#### To do:
Copy every line from the one with "How far is the point" up to and including the last line, requests too, and raise each distance number in the answers by 7.

Lines taken from a collection
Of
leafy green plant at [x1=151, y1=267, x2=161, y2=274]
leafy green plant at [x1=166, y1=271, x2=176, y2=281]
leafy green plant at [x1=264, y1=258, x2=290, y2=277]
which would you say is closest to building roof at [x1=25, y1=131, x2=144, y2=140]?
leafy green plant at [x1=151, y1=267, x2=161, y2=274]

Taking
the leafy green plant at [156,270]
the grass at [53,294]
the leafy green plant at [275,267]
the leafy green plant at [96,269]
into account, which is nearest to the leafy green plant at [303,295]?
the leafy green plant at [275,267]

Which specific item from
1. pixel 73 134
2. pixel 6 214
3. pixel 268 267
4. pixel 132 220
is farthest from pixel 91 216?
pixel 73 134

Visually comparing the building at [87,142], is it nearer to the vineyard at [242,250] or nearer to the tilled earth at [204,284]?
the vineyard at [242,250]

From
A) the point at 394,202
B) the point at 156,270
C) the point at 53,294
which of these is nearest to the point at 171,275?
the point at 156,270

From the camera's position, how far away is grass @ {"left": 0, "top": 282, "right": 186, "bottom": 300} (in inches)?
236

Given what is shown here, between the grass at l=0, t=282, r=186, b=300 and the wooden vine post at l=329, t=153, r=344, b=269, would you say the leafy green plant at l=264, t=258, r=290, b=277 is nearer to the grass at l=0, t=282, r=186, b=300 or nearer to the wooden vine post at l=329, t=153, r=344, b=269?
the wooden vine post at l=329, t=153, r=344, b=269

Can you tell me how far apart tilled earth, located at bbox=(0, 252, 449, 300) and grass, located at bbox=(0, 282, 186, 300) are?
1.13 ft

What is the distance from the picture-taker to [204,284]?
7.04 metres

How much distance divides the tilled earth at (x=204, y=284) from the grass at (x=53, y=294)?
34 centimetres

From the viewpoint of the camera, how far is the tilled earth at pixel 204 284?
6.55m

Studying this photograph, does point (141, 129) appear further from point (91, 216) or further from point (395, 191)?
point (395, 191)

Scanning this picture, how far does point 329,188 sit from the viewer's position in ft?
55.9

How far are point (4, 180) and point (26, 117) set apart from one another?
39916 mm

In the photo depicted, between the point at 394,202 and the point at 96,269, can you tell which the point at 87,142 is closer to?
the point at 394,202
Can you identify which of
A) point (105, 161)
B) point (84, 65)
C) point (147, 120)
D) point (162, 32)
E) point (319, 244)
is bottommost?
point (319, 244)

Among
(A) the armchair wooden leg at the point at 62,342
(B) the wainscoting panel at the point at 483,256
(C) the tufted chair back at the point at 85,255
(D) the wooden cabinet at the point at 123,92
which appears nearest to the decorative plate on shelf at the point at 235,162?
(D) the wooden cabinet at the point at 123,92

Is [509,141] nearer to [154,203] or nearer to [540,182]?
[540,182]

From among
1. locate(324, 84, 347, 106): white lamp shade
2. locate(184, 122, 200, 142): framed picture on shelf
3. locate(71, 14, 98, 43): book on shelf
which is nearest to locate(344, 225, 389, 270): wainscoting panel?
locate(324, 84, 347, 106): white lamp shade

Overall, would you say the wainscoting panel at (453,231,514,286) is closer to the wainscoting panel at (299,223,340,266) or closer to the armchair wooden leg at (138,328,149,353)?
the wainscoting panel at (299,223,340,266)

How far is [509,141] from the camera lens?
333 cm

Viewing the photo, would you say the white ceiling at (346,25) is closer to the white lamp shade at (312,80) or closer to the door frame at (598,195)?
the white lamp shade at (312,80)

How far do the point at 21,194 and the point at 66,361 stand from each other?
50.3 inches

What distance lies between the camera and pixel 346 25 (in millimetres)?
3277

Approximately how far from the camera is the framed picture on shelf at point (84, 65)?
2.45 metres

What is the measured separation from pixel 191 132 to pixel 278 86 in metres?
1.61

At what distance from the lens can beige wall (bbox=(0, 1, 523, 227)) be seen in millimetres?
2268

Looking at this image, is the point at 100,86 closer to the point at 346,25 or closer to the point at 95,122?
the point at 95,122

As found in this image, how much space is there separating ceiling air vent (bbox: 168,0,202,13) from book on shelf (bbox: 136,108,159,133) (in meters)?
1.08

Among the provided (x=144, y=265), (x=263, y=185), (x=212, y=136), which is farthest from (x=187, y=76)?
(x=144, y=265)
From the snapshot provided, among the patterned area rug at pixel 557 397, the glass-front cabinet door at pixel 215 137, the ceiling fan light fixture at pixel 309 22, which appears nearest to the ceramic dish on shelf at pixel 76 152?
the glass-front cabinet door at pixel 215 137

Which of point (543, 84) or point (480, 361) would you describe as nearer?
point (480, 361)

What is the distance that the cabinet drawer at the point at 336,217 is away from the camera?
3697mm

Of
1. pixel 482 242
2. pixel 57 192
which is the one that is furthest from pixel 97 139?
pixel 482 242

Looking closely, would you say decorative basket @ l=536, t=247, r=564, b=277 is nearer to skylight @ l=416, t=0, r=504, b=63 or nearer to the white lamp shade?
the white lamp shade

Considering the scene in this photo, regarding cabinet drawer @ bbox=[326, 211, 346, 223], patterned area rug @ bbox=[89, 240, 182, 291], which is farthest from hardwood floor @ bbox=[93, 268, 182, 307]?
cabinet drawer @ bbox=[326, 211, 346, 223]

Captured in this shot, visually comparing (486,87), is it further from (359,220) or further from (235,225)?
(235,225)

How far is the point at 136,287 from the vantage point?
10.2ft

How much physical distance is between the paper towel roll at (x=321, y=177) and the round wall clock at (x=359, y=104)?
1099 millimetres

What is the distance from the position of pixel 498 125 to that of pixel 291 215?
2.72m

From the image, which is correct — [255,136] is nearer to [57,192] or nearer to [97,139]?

#### Result:
How far is the point at 136,287 from the vantage point?
17.2ft

How much physical distance is between the paper towel roll at (x=321, y=177) and the round wall clock at (x=359, y=104)?
1106 millimetres

What is the distance from the position of pixel 498 125 to that of pixel 291 215?
9.72m

From the image, which is correct — [255,136] is nearer to [57,192] or nearer to [97,139]?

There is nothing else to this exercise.